Lately, I’ve been doing a lot of work on systems that require a high degree of scalability to handle large traffic spikes. This has led to a lot of questions from friends and colleagues on scaling, so I thought I’d do a blog series on the basics of scaling .
Why Use A Load Balancer?
One of the most important pieces of a high scale architecture is the load balancer. Load balancers allow you to distribute load (e.g. HTTP requests) between several servers. This is vital as it allows for horizontal expansion – you can increase your capacity (ability to serve x number of users) by simply adding more servers. It really depends on your application, but I’ve found that web boxes are frequently the bottleneck initially, caused by your programming language of choice (e.g. Python/PHP/Ruby).
For example, a small PHP application running on a box with Nginx and PHP-FPM isn’t going to have a bottleneck at the database level, but it will be bottlenecked by PHP. Each request is handled by a separate PHP-FPM process, and each PHP-FPM process needs a certain amount of memory. Lets say your server can handle 256 concurrent users. The easiest way to scale at this point is to add more web boxes. Each web box will increase your capacity by 256 users. However, you need a way of distributing visitors between each web box, and that’s where the load balancer comes in.
Traditionally in a web server architecture, your load balancer(s) will sit in front of the rest of your stack, directly accepting requests from your users. All traffic will go through your load balancer(s), and get routed to a web box using a defined scheduling algorithm (e.g. sticky sessions, round robin, least load, etc).
Other benefits of a load balancer include health checks that can remove an unhealthy server from the pool automatically (e.g. if the server isn’t responding, the load balancer will temporarily stop directing traffic to it). You also eliminate your application/web servers as a single point of failure. Servers can fail, and just be removed from the pool without your visitors noticing.
Which Load Balancer?
There are many load balancers available, divided into two categories – hardware and software load balancers. I recommend starting off with a software load balancer, as hardware load balancers are very expensive and designed for larger infrastructure. Software load balancers include multipurpose applications such as Varnish, Nginx and Apache, as well as dedicated applications like HAProxy.

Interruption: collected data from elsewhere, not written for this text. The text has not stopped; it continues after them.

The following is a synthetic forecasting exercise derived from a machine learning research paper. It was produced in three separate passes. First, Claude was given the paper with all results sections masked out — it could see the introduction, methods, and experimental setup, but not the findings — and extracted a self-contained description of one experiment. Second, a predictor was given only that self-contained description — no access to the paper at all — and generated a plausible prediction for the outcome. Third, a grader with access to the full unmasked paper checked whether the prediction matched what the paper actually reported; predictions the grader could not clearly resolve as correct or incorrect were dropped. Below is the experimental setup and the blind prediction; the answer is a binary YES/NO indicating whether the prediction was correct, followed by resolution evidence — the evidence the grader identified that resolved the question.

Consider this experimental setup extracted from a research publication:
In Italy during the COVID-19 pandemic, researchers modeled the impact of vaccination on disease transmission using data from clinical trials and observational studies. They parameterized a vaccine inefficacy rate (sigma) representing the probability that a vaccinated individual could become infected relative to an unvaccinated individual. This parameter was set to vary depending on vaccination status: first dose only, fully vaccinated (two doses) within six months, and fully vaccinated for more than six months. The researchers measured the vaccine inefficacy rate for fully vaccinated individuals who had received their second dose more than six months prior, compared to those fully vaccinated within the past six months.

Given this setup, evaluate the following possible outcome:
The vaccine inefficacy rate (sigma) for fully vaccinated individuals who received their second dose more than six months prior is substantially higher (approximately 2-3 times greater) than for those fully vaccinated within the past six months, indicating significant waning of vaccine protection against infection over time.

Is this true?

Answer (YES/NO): NO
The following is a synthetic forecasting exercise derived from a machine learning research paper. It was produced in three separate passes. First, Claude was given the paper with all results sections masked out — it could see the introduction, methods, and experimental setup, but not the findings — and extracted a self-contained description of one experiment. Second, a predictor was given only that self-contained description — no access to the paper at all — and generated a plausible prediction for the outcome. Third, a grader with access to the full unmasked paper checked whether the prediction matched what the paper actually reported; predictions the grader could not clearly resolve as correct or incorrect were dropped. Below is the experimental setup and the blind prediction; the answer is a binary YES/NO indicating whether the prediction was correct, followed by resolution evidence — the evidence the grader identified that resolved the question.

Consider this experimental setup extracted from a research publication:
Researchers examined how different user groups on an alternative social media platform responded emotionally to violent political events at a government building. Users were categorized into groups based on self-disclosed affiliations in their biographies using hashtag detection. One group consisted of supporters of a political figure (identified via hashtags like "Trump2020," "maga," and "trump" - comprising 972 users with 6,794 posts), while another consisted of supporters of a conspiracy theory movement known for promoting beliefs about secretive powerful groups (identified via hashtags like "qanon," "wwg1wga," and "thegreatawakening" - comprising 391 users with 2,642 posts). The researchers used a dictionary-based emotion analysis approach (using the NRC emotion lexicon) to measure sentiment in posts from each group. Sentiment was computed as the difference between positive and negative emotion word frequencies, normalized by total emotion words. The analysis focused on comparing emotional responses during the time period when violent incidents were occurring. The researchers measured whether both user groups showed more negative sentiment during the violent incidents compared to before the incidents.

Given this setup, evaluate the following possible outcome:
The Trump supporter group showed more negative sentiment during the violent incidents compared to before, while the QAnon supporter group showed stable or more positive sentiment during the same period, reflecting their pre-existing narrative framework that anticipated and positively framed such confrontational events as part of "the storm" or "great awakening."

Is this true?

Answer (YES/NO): YES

I personally recommend HAProxy as it’s a superb piece of software, very fast and reliable. If you’re building your infrastructure in AWS, you could also use an ELB, although I don’t recommend it as those are closed systems and provide limited customization.
Your load balancer should go on a dedicated server, to maximize reliability and resources.

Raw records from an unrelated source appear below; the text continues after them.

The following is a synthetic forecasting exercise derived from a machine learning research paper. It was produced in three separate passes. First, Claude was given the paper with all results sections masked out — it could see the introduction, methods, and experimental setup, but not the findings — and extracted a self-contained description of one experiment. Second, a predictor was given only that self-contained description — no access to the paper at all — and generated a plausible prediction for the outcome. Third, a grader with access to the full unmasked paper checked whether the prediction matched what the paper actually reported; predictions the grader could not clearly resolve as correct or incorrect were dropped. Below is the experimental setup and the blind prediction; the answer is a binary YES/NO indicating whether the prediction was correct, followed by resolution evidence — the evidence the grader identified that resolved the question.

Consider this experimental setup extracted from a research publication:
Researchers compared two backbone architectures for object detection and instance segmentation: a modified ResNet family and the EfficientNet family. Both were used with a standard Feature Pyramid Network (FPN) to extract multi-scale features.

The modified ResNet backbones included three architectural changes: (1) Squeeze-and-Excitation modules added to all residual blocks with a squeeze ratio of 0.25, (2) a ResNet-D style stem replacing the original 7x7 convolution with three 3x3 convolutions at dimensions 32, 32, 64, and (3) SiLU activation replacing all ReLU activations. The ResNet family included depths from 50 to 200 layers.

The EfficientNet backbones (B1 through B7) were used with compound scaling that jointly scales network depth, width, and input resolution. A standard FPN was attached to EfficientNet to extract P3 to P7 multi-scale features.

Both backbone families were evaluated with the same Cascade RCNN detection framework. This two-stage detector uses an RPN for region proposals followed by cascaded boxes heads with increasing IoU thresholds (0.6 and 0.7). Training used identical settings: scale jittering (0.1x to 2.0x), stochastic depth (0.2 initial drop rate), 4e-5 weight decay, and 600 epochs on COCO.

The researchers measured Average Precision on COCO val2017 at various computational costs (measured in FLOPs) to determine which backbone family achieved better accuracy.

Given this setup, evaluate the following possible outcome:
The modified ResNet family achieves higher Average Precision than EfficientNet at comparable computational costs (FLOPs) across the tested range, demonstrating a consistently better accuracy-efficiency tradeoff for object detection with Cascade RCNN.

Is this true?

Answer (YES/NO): YES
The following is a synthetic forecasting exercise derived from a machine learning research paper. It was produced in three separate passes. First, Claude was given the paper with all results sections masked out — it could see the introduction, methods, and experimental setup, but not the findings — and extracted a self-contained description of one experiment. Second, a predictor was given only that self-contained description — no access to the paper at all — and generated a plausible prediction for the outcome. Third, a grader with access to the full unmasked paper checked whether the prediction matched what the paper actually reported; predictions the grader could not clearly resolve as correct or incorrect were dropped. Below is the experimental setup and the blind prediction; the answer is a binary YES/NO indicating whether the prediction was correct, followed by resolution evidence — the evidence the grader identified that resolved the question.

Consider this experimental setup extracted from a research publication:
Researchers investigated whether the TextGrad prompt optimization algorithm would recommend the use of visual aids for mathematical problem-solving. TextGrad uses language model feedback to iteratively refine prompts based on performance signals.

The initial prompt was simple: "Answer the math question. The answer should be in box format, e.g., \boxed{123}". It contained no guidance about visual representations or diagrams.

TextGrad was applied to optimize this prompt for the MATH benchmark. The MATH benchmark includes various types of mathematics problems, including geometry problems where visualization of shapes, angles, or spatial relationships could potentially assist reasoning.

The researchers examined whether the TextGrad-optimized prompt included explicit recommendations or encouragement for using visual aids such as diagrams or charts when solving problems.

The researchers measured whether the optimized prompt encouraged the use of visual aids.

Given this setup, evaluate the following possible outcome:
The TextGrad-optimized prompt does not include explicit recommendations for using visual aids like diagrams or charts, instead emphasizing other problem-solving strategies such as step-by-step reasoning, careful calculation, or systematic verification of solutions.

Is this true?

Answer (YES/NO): NO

Which Scheduling Algorithm?
There are three common scheduling algorithms employed by load balancers, and you can traditionally configure which one you’d like to use.
Round robin sends each successive request to the next server in the pool, e.g. A -> B -> C -> D -> A. This is the most common load balancing technique, and is normally fine for most websites.

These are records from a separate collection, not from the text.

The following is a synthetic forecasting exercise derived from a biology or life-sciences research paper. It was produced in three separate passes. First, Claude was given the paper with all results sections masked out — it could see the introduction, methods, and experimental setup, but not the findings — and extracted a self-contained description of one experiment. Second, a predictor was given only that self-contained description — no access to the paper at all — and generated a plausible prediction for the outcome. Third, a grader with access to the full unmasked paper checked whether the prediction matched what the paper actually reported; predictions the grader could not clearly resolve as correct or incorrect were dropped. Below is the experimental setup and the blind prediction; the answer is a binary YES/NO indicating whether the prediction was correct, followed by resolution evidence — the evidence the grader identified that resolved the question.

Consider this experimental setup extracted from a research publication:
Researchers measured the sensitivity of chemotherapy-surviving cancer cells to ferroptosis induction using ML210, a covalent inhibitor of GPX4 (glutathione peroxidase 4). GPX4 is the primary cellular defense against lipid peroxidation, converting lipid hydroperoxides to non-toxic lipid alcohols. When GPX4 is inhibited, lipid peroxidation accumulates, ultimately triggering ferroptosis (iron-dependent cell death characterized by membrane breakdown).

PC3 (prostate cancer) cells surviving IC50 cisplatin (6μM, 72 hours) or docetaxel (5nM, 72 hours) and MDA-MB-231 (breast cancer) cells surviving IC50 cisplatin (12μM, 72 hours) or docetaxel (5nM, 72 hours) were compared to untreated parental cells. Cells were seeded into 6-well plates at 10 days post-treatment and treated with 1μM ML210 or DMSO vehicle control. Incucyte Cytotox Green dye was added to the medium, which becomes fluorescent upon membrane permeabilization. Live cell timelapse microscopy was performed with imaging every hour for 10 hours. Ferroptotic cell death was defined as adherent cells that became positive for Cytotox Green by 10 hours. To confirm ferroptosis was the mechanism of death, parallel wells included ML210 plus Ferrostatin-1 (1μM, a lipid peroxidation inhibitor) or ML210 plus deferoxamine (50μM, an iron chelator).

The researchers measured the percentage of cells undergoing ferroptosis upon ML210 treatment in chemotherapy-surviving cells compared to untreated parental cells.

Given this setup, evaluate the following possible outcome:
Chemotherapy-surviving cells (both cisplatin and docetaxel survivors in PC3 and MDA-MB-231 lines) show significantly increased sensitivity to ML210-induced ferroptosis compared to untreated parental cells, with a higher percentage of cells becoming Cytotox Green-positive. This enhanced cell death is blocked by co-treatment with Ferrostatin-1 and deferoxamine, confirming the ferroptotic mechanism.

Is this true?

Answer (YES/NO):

Load scheduling directs requests to the server with the lowest load (e.g. CPU load). This is the best load balancing technique and is still quite easy to setup. Not all load balancers support this however.
Unless you use sticky sessions, you’ll probably have to make changes to your application to be compatible with a load balancing system.
The biggest thing that will normally cause issues is stateful information being stored on the server. A great example of this is user sessions. PHP uses file based sessions by default, so a user may login on server A, and there next request goes to server B which doesn’t have their session info on it. Luckily, PHP and most other languages and/or frameworks support alternative session storage mechanisms like Memcached or storing sessions in your database. I most frequently use Memcached based sessions.
Any other state information that gets saved to a single server will need to be adapted to be stored in a shared location or replicated amongst servers.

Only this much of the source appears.